A un mese dallo scadere del suo mandato, il presidente americano Joe Biden ha alzato gli obiettivi climatici di riduzione delle emissioni di gas serra per gli Stati Uniti, con una mossa che rischia di essere comunque cancellata dal suo successore Donald Trump.
Il Paese, il secondo inquinatore al mondo dopo la Cina, prevede ora di ridurre le proprie emissioni dal 61 al 66% entro il 2035 rispetto al 2005, secondo il piano che dovrà essere presentato alle Nazioni Unite nel quadro dell’accordo di Parigi siglato nel 2015. Finora gli Stati Uniti si erano impegnati a dimezzare le proprie emissioni entro il 2030.
Questa nuova tabella di marcia costituisce “il programma climatico più audace nella storia degli Stati Uniti”, ha spiegato Biden. “Trasformeremo questa minaccia esistenziale (del riscaldamento globale) in un’opportunità unica per trasformare il nostro Paese per le generazioni a venire”, ha dichiarato.
Per raggiungere questo obiettivo, l’amministrazione Biden conta in particolare sui frutti dei suoi massicci investimenti nelle energie rinnovabili ma anche sul contributo del settore privato.
Washington aveva tempo fino a febbraio per presentare all’Onu questo piano, chiamato ‘contributo determinato a livello nazionale’. Ogni Stato fissa liberamente i propri obiettivi ma è tenuto a rivederli al rialzo ogni cinque anni.
Il ritorno di Donald Trump alla Casa Bianca il prossimo 20 gennaio dovrebbe sconvolgere questi piani, dato che il repubblicano non ha nascosto le sue posizioni in materia, tra sostegno dichiarato ai combustibili fossili e possibilità di disimpegno dall’accordo di Parigi, da cui Stati-Uniti erano già usciti durante il suo primo mandato. La sua portavoce Karoline Leavitt ha reagito lodando le passate politiche repubblicane che, secondo lei, hanno permesso di “far avanzare la conservazione e la gestione ambientale promuovendo al tempo stesso la crescita economica”. Il suo secondo mandato consentirà di ripulire l’aria e l’acqua, ha affermato in una dichiarazione inviata all’AFP, senza menzionare il desiderio del presidente eletto di abbandonare questi impegni.
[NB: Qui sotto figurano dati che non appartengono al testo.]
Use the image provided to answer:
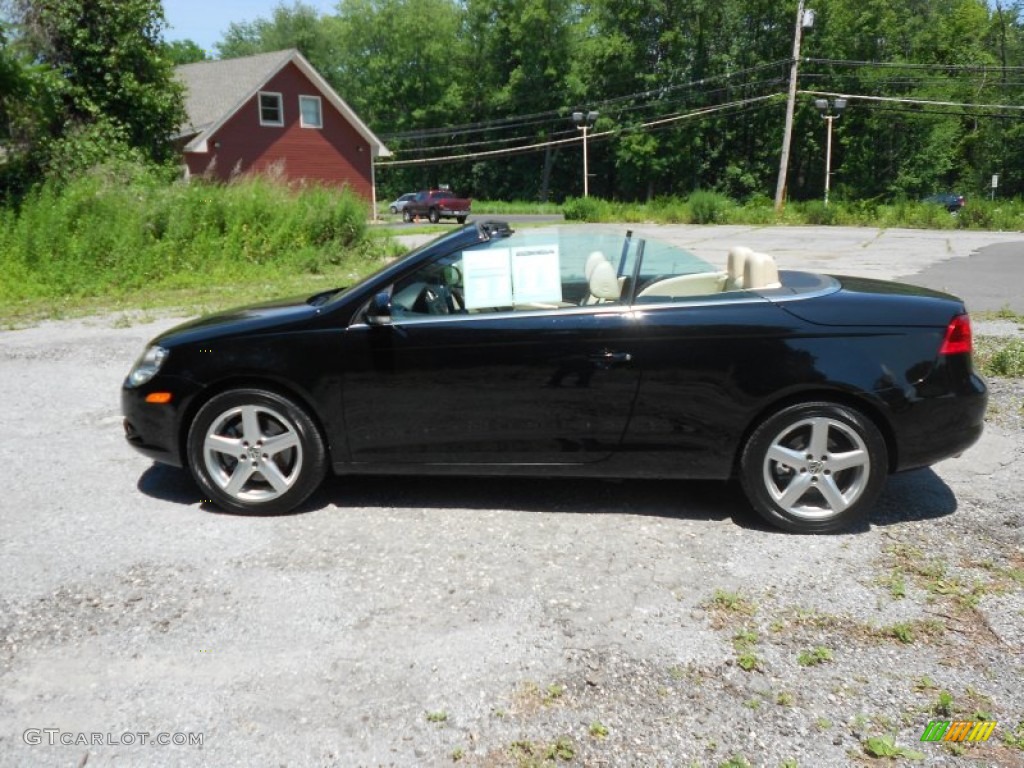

Di fronte al rischio che Donald Trump ignori questa road map, l’inviato di Joe Biden per il clima, John Podesta, ha assicurato in uno scambio con i giornalisti di avere fiducia nella capacità del settore privato e delle autorità locali di “portare avanti le cose“. “Non si tratta di un pio desiderio, è già successo prima”, ha insistito, ricordando le misure messe in atto dagli Stati e dalle città democratiche durante il primo mandato di Donald Trump. Tuttavia, ha riconosciuto, le politiche federali decise dal repubblicano potrebbero “sospendere l’azione per il clima”.
I gruppi ambientalisti hanno accolto con favore i nuovi obiettivi, che includono una riduzione di almeno il 35% delle emissioni di metano, un potente gas serra. “Ciò costituisce un importante elemento di mobilitazione e un riferimento per gli Stati, le città e le imprese”, ha affermato Rachel Cleetus, della ONG americana Union of Concerned Scientists. “Anche se l’amministrazione Trump non muoverà un dito per attuare questo piano, esso costituisce un punto di riferimento per ciò a cui gli Stati Uniti devono mirare”, afferma Debbie Weyl del World Resources Institute.
Durante il suo mandato, Joe Biden ha portato avanti progetti molto ambiziosi, tra cui massicci investimenti nelle energie rinnovabili. Ma gli Stati Uniti, che rimangono il principale produttore mondiale di petrolio e gas, sono in ritardo. Secondo il centro di ricerca Rhodium Group, il Paese ha ridotto le emissioni solo del 18% nel 2023 e si prevede che raggiungerà solo il -38% – -56% nel 2035.
L’accordo di Parigi, adottato da 195 paesi, mira a mantenere l’aumento della temperatura media globale “ben al di sotto dei 2°C” rispetto ai livelli preindustriali e a proseguire gli sforzi per limitarlo a 1,5°C. Il mondo si è già riscaldato di 1,3°C in media.
Altri grandi paesi non hanno ancora rivelato i loro prossimi obiettivi climatici. Sotto pressione politica e di bilancio, l’Unione Europea, quarto paese per emissioni dopo Cina, Stati Uniti e India, discute di un -90% entro il 2040 (rispetto al 1990), ma dovrebbe non rispettare la scadenza di febbraio, secondo l’analista Neil Makaroff di Stategic Think tank sulle prospettive.